Correlation Between Kinaxis and Adcore
Can any of the company-specific risk be diversified away by investing in both Kinaxis and Adcore at the same time? Although using a correlation coefficient on its own may not help to predict future stock returns, this module helps to understand the diversifiable risk of combining Kinaxis and Adcore into the same portfolio, which is an essential part of the fundamental portfolio management process.
By analyzing existing cross correlation between Kinaxis and Adcore Inc, you can compare the effects of market volatilities on Kinaxis and Adcore and check how they will diversify away market risk if combined in the same portfolio for a given time horizon. You can also utilize pair trading strategies of matching a long position in Kinaxis with a short position of Adcore. Check out your portfolio center. Please also check ongoing floating volatility patterns of Kinaxis and Adcore.
Diversification Opportunities for Kinaxis and Adcore
Good diversification
The 3 months correlation between Kinaxis and Adcore is -0.15. Overlapping area represents the amount of risk that can be diversified away by holding Kinaxis and Adcore Inc in the same portfolio, assuming nothing else is changed. The correlation between historical prices or returns on Adcore Inc and Kinaxis is a relative statistical measure of the degree to which these equity instruments tend to move together. The correlation coefficient measures the extent to which returns on Kinaxis are associated (or correlated) with Adcore. Values of the correlation coefficient range from -1 to +1, where. The correlation of zero (0) is possible when the price movement of Adcore Inc has no effect on the direction of Kinaxis i.e., Kinaxis and Adcore go up and down completely randomly.
Pair Corralation between Kinaxis and Adcore
Assuming the 90 days trading horizon Kinaxis is expected to generate 0.55 times more return on investment than Adcore. However, Kinaxis is 1.81 times less risky than Adcore. It trades about 0.23 of its potential returns per unit of risk. Adcore Inc is currently generating about 0.02 per unit of risk. If you would invest 15,772 in Kinaxis on September 13, 2024 and sell it today you would earn a total of 2,826 from holding Kinaxis or generate 17.92% return on investment over 90 days.

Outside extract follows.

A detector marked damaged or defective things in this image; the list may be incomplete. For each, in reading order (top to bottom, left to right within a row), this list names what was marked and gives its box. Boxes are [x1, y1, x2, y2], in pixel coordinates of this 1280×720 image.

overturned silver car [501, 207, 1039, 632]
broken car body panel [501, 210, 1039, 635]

Time Period | 3 Months [change] |
Direction | Moves Against |
Strength | Insignificant |
Accuracy | 100.0% |
Values | Daily Returns |
Kinaxis vs. Adcore Inc
Performance |
Timeline |
Kinaxis |
Adcore Inc |
Kinaxis and Adcore Volatility Contrast
Predicted Return Density |
Returns |
Pair Trading with Kinaxis and Adcore
The main advantage of trading using opposite Kinaxis and Adcore positions is that it hedges away some unsystematic risk. Because of two separate transactions, even if Kinaxis position performs unexpectedly, Adcore can make up some of the losses. Pair trading also minimizes risk from directional movements in the market. For example, if an entire industry or sector drops because of unexpected headlines, the short position in Adcore will offset losses from the drop in Adcore's long position.Kinaxis vs. Adcore Inc | Kinaxis vs. Emerge Commerce | Kinaxis vs. Quisitive Technology Solutions | Kinaxis vs. DGTL Holdings |
Adcore vs. Emerge Commerce | Adcore vs. Quisitive Technology Solutions | Adcore vs. DGTL Holdings | Adcore vs. Plurilock Security |
Check out your portfolio center.Note that this page's information should be used as a complementary analysis to find the right mix of equity instruments to add to your existing portfolios or create a brand new portfolio. You can also try the Portfolio Comparator module to compare the composition, asset allocations and performance of any two portfolios in your account.